■ **What the task requires**:
Transcribe all records, preserving every character.

________________

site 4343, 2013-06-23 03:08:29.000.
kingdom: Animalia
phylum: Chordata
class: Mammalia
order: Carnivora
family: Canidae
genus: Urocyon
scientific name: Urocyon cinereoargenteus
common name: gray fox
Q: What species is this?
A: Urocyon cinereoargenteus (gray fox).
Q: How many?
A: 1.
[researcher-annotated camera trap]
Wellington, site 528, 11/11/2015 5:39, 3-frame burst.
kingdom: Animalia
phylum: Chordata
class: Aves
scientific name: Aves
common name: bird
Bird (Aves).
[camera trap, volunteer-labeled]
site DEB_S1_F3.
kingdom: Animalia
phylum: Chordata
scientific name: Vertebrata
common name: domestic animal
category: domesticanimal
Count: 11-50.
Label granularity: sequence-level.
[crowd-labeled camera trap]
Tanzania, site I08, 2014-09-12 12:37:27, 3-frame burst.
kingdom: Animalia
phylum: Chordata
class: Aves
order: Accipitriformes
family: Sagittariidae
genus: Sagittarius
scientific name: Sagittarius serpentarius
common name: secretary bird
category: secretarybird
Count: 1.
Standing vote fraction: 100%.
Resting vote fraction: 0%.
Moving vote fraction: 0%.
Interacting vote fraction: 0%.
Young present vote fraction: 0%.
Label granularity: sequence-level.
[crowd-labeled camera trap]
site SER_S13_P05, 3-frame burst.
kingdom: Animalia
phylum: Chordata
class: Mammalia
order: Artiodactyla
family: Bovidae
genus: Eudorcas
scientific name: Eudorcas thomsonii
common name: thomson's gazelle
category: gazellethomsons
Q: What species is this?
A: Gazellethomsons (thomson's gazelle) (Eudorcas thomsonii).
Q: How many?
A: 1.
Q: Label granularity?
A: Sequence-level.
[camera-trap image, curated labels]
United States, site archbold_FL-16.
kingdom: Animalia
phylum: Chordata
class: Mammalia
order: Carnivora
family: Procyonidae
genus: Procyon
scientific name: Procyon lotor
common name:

________________

■ **Response**:
site 4343, 2013-06-23 03:08:29.000.
kingdom: Animalia
phylum: Chordata
class: Mammalia
order: Carnivora
family: Canidae
genus: Urocyon
scientific name: Urocyon cinereoargenteus
common name: gray fox
Q: What species is this?
A: Urocyon cinereoargenteus (gray fox).
Q: How many?
A: 1.
[researcher-annotated camera trap]
Wellington, site 528, 11/11/2015 5:39, 3-frame burst.
kingdom: Animalia
phylum: Chordata
class: Aves
scientific name: Aves
common name: bird
Bird (Aves).
[camera trap, volunteer-labeled]
site DEB_S1_F3.
kingdom: Animalia
phylum: Chordata
scientific name: Vertebrata
common name: domestic animal
category: domesticanimal
Count: 11-50.
Label granularity: sequence-level.
[crowd-labeled camera trap]
Tanzania, site I08, 2014-09-12 12:37:27, 3-frame burst.
kingdom: Animalia
phylum: Chordata
class: Aves
order: Accipitriformes
family: Sagittariidae
genus: Sagittarius
scientific name: Sagittarius serpentarius
common name: secretary bird
category: secretarybird
Count: 1.
Standing vote fraction: 100%.
Resting vote fraction: 0%.
Moving vote fraction: 0%.
Interacting vote fraction: 0%.
Young present vote fraction: 0%.
Label granularity: sequence-level.
[crowd-labeled camera trap]
site SER_S13_P05, 3-frame burst.
kingdom: Animalia
phylum: Chordata
class: Mammalia
order: Artiodactyla
family: Bovidae
genus: Eudorcas
scientific name: Eudorcas thomsonii
common name: thomson's gazelle
category: gazellethomsons
Q: What species is this?
A: Gazellethomsons (thomson's gazelle) (Eudorcas thomsonii).
Q: How many?
A: 1.
Q: Label granularity?
A: Sequence-level.
[camera-trap image, curated labels]
United States, site archbold_FL-16.
kingdom: Animalia
phylum: Chordata
class: Mammalia
order: Carnivora
family: Procyonidae
genus: Procyon
scientific name: Procyon lotor
common name:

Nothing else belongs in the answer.